60 | Male | 4 | 0.513 | 0.017 | 0.480 | 0.547 |

65 | Male | 4 | 0.530 | 0.018 | 0.494 | 0.565 |

70 | Male | 4 | 0.546 | 0.020 | 0.507 | 0.584 |

75 | Male | 4 | 0.562 | 0.021 | 0.520 | 0.604 |

20 | Female | 4 | 0.304 | 0.021 | 0.263 | 0.346 |

25 | Female | 4 | 0.318 | 0.020 | 0.280 | 0.357 |

30 | Female | 4 | 0.333 | 0.018 | 0.297 | 0.369 |

35 | Female | 4 | 0.347 | 0.017 | 0.314 | 0.381 |

40 | Female | 4 | 0.362 | 0.016 | 0.331 | 0.394 |

45 | Female | 4 | 0.378 | 0.015 | 0.348 | 0.407 |

50 | Female | 4 | 0.393 | 0.015 | 0.364 | 0.422 |

55 | Female | 4 | 0.409 | 0.015 | 0.379 | 0.439 |

60 | Female | 4 | 0.425 | 0.016 | 0.393 | 0.456 |

65 | Female | 4 | 0.441 | 0.017 | 0.407 | 0.475 |

70 | Female | 4 | 0.457 | 0.019 | 0.420 | 0.494 |

75 | Female | 4 | 0.473 | 0.021 | 0.432 | 0.514 |

In the table:

- The first three columns are the values of the independent variables for which the predicted probability is calculated.
`Pred. Prob`

is the predicted probability.`SE`

is the standard error of the predicted probability.`Lower`

and`Upper`

give the 95% confidence interval around the predicted probability.

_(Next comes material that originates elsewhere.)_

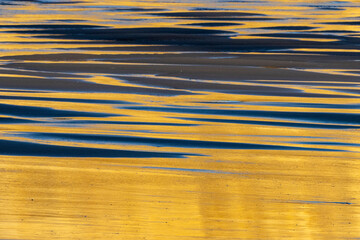 Sticker - Sunrise reflection on wet sand beach at Cape Kiwanda in Pacific City, Oregon, USA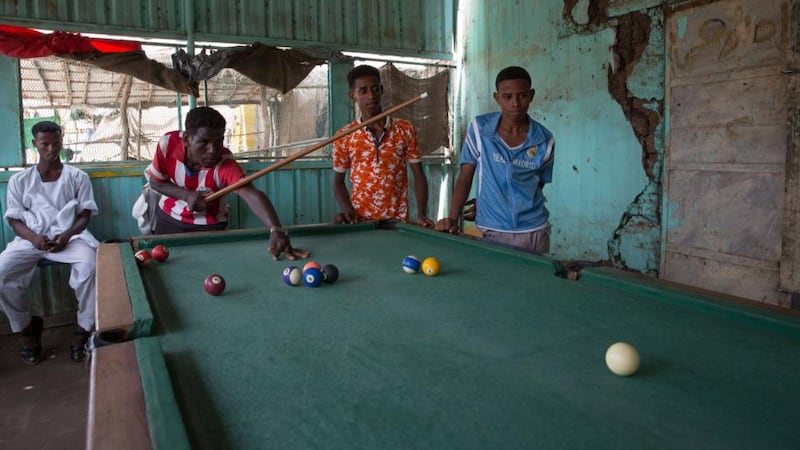 Eritrean refugees play pool in  Shagarab camp, eastern Sudan. Photograph: Sally Hayden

The probability that a 35-year-old, college-educated male votes for Trump is .432, 95% CI = [.395, .469].

This is a lot of output, so we can better represent it with a plot.

```
plotdata <- pred_prob %>%
rename(
predprob = .fitted,
se = .se.fit,
gender = gender_factor)
plotdata %>%
ggplot(aes(x = age,
y = predprob,
color = gender)) +
geom_point() +
geom_line() +
geom_errorbar(aes(ymin = lower,
ymax = upper),
width = .1) +
xlab("Age") +
ylab("Predicted Probability of Voting for Trump") +
labs(color = "Gender")
```

We get the predicted probabilities plotted across the range of ages, with separate lines for male and female, holding education constant at a college degree. At every five years, we also get error bars corresponding to the 95% confidence interval around the predicted probability. Based on the model, the probability of voting for Trump increases in age, but it is always higher for males than females.